#Plots Feigenbaum diagram: divides the parameter interval [2,4] for mu
#into N steps. For each value of the parameter, iterate the discrete
#dynamical system x->mu*x*(1-x), drop the first M1 points in the orbit
#and plot the rest in (mu,x) diagram

N=200
M1=200
M2=200
x0=0.509434

puntos=[]
for t in range(N):
    mu=2.0+2.0*t/N
    x=x0
    for i in range(M1):
        x=mu*x*(1-x)
    for i in range(M2):
        x=mu*x*(1-x)
        puntos.append((mu,x))
point(puntos,pointsize=1)

#Lorentz attractor
#plots the orbit of the point (1,1,1) using the simplest euler method

h=0.01;         # time step
k=2000          # number of iterations (time k*h will be reached)

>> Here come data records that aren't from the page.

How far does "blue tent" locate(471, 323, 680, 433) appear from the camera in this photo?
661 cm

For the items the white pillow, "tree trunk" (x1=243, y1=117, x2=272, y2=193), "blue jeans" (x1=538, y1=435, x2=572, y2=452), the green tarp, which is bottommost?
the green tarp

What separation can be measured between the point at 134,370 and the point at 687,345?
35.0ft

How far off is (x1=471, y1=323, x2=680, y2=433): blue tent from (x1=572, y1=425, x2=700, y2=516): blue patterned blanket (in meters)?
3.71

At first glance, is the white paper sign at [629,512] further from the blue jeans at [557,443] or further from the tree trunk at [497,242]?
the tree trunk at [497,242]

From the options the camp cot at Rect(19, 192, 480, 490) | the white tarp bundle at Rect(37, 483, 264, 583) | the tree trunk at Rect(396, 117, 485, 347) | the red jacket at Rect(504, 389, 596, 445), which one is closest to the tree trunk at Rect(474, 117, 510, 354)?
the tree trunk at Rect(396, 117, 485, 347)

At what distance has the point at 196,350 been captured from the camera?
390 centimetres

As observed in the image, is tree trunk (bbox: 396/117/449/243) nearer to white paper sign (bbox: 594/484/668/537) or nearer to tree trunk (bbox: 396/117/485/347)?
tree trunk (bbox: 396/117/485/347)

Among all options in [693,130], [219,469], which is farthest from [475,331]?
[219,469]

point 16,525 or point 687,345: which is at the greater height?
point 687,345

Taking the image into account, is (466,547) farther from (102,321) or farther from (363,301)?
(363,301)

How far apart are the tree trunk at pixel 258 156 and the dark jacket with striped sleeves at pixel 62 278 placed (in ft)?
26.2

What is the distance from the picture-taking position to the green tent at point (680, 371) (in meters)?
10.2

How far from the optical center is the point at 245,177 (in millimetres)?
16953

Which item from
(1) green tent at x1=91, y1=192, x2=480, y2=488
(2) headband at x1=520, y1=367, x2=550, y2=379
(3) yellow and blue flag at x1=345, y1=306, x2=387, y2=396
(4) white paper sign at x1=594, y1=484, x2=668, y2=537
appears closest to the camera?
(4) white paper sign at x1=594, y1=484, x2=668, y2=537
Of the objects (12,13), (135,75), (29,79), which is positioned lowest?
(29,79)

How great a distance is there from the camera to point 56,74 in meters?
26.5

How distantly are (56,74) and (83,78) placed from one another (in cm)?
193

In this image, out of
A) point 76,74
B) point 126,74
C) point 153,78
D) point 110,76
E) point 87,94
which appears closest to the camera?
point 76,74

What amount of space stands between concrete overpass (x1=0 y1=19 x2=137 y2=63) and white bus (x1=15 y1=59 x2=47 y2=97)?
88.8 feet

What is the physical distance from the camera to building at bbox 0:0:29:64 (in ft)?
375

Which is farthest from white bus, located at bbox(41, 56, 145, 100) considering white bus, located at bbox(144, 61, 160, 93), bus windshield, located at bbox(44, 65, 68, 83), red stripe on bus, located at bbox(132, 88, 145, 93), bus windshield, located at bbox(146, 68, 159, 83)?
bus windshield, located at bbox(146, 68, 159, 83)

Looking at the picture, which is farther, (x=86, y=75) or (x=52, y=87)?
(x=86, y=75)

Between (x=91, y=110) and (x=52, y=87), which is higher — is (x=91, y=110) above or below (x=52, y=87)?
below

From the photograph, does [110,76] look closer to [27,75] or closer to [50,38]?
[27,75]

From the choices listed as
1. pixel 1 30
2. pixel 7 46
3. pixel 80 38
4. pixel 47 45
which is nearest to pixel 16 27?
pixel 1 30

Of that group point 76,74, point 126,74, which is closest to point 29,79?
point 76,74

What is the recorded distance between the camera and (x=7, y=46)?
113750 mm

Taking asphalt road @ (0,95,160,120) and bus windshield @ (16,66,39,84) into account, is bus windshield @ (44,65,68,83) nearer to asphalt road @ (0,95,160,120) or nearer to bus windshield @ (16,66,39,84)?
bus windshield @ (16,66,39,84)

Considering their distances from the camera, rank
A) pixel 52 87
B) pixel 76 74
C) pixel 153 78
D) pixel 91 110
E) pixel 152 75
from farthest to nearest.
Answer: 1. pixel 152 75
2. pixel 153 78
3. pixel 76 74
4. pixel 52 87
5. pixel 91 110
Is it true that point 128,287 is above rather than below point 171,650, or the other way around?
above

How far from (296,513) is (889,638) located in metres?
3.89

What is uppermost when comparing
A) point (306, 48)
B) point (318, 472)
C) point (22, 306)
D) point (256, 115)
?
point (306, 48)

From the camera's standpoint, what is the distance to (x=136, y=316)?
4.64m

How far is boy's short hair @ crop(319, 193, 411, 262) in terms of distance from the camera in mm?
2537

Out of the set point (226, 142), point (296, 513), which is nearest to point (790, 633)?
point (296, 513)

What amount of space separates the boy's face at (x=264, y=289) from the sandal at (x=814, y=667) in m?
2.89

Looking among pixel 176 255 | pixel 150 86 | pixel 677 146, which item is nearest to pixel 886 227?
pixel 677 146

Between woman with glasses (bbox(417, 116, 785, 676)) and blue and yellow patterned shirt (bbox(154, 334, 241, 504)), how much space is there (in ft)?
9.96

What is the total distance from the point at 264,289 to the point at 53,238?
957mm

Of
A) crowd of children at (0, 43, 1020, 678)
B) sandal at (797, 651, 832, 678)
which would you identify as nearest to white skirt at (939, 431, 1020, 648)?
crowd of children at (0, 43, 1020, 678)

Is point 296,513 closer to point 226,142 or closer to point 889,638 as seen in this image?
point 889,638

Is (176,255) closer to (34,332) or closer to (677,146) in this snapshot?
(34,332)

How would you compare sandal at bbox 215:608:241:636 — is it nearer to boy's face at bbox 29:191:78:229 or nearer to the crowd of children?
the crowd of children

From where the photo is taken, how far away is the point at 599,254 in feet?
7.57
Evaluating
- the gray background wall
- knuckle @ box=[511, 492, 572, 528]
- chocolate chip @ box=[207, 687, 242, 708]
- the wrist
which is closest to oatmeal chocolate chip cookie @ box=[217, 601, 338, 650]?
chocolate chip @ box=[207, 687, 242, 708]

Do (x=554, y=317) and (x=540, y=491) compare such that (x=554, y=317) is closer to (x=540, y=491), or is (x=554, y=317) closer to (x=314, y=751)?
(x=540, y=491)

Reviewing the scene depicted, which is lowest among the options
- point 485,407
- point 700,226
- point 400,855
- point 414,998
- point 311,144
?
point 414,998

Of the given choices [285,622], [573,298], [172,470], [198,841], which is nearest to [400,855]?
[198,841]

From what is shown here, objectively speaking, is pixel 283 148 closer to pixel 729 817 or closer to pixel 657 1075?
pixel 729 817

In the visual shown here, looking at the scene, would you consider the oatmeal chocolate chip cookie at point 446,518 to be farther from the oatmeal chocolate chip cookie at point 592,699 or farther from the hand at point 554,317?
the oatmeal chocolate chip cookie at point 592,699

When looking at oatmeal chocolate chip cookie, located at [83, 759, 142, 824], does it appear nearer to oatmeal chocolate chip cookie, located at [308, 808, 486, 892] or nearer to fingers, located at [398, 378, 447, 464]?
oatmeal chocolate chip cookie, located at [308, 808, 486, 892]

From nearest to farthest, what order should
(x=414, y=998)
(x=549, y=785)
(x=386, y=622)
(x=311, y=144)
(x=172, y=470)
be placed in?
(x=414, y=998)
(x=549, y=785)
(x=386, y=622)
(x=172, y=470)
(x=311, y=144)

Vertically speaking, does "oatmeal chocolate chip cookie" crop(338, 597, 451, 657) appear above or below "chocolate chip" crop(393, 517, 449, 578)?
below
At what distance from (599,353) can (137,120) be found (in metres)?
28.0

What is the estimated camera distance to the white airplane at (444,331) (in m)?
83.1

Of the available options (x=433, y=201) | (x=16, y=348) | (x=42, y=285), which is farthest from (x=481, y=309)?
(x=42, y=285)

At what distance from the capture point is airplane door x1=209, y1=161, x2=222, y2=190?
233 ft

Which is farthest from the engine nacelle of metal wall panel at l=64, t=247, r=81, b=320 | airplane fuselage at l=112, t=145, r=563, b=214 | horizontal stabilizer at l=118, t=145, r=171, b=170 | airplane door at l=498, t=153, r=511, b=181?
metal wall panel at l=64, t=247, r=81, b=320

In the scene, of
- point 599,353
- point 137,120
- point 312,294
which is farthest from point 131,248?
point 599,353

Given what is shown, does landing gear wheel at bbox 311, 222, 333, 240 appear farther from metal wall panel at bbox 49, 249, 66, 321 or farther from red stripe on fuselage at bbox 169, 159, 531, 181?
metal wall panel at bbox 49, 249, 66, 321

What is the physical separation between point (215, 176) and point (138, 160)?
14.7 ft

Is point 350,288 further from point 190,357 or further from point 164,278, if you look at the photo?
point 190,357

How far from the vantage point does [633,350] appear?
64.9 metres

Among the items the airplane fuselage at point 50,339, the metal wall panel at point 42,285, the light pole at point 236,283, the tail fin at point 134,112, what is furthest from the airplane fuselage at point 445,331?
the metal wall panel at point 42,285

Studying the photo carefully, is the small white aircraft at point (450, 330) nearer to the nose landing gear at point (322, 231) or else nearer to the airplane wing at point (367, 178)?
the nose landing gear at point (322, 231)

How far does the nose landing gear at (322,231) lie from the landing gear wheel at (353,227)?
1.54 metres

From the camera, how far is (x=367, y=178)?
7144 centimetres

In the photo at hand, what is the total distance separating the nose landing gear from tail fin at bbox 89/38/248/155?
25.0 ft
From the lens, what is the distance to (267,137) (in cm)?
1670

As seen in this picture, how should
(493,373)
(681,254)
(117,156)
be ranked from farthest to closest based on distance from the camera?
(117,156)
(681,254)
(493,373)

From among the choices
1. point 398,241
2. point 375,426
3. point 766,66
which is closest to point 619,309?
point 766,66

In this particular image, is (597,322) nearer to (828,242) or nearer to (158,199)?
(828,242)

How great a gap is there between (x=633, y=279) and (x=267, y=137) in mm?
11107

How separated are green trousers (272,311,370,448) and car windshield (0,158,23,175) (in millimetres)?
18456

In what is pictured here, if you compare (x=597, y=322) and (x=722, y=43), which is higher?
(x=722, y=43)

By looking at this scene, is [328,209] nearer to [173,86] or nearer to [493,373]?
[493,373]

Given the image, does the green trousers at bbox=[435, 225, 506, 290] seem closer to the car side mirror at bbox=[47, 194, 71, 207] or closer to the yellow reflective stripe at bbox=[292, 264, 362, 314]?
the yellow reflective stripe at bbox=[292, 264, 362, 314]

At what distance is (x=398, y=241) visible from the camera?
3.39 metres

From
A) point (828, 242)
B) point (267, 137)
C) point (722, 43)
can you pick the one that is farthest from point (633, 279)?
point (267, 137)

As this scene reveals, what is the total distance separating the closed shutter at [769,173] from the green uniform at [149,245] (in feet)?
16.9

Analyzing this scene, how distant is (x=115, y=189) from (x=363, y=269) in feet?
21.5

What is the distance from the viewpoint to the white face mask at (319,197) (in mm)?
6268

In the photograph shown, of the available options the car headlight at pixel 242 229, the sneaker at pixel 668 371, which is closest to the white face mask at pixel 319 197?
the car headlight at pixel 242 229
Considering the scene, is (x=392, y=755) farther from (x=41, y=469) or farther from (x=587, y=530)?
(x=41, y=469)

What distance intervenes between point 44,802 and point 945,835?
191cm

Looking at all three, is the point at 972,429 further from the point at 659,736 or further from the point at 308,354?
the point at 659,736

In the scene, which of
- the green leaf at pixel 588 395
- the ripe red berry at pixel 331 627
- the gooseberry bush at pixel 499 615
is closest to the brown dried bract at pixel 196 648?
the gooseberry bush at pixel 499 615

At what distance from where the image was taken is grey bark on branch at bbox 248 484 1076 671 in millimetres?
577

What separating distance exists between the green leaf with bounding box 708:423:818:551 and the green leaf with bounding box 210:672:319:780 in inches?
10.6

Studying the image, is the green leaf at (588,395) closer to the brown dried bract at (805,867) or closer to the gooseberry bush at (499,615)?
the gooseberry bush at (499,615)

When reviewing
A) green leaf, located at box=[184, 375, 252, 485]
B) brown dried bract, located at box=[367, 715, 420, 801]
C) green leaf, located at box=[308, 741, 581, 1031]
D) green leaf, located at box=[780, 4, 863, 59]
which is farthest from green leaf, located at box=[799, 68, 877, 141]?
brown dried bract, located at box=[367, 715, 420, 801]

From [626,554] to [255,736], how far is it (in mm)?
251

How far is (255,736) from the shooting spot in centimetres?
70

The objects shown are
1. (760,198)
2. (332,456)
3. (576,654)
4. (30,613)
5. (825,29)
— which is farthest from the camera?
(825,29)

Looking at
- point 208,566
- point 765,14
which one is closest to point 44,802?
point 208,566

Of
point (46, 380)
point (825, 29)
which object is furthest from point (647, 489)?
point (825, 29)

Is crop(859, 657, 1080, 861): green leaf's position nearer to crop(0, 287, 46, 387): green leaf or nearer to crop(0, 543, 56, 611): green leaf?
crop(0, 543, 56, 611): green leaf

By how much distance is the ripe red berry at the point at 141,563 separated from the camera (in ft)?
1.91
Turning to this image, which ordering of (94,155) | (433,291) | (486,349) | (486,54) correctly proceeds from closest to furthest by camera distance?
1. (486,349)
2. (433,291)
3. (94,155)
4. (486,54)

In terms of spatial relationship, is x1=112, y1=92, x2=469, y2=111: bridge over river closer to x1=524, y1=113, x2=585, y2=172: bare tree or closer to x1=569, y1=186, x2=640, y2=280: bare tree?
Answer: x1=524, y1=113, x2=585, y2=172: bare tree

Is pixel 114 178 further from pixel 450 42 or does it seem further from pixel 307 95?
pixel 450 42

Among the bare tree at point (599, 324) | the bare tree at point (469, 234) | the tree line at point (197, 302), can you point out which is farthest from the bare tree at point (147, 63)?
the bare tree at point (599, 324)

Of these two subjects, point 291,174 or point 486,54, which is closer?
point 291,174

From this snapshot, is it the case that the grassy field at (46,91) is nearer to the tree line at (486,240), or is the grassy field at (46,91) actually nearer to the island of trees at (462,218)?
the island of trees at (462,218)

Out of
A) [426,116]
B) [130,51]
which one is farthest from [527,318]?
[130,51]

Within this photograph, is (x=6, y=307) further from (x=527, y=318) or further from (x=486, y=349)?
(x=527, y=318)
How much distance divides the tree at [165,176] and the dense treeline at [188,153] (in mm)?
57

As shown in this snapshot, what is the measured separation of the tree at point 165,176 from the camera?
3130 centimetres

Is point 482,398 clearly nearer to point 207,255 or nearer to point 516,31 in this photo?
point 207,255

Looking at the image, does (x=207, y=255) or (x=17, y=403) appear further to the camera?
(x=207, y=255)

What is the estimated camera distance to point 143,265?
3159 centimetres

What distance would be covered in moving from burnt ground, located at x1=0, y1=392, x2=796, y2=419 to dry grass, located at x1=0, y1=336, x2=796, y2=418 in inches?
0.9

sigma=10;       #parameters
rho=28;
beta=8/3;

x=1; y=1; z=1;              # initial data

puntos=[]
for i in range(k):
    x,y,z=x+h*( sigma*(y-x) ), y+h*( x*(rho - z) - y ), z+h*( x*y - beta*z )
    puntos.append((x,y,z))
point3d(puntos)

#Mandelbrot set: the final plot is a subset of the complex plane;
#the color at point c is porportional to the number of iterations that 
#the discrete dynamical system z->z^2+c takes to leave a circle around 
#the origin when z0=0

N=100        #resolution of the plot
L=50        #limits the number of iterations
x0=-2; x1=1; y0=-1.5; y1=1.5  #boundary of the region plotted
R=3        #stop after leaving the circle of radius R

m=matrix(N,N)
for i in range(N):
    for k in range(N):
        c=complex(x0+i*(x1-x0)/N, y0+k*(y1-y0)/N)
        z=0
        h=0
        while (h<L) and (abs(z)<R):
            z=z*z+c
            h+=1
        m[i,k]=h
matrix_plot(m)